[SELECTED PASSAGE]
----------
Anatomy of a Miss
In a generation of New England seasons, a steel cable strung between gateposts can rust nearly all the way through. The exposed end that protrudes beyond the crimp, what knot-tiers call the running end, bristles like an overworked paintbrush. Inside a halo of headlights, I clutch the cable by one end and pull the slack belly out of it. With the tension off the shackle, the lock swings open, and the cable loop drops free. Ten feet of twisted steel resigns itself to gravity, and a single fiber inserts itself under the skin of my palm. Physics again proves immutable, and the flesh resigns in kind: I yip and pull my hand back and survey the damage. A precise drop of blood blooms from my pale skin in the headlight glow.
Getting a little bit hurt makes me angry at my haste, angry at rusting cables, angry that my anger has curdled even a spoonful of the morning. I kick the cable into the mud, wipe my hand on the seat of my pants, climb back into the truck. I push the lever into gear and pull up into the meadow. I think about sore hands and the correlative demands of bows and arrows. I think about mistakes I make despite my intentions. I think about the sharp hazards of the mundane. I think about tetanus, and if it’s still a thing.
I think I better get a move on to reach my stand before the daylight makes me plain.
----------
[PROVIDED DATA]
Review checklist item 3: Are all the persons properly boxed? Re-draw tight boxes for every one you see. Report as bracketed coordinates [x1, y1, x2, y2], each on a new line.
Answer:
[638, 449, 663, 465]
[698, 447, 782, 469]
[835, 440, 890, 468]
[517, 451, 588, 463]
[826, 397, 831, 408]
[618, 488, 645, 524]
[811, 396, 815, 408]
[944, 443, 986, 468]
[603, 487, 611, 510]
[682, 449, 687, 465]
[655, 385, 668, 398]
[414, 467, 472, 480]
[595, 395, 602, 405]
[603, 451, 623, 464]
----------
[AIM] In the passage titled "Anatomy of a Miss," what do knot-tiers call the exposed end of the cable that protrudes beyond the crimp?

[THE SOLUTION] The running end.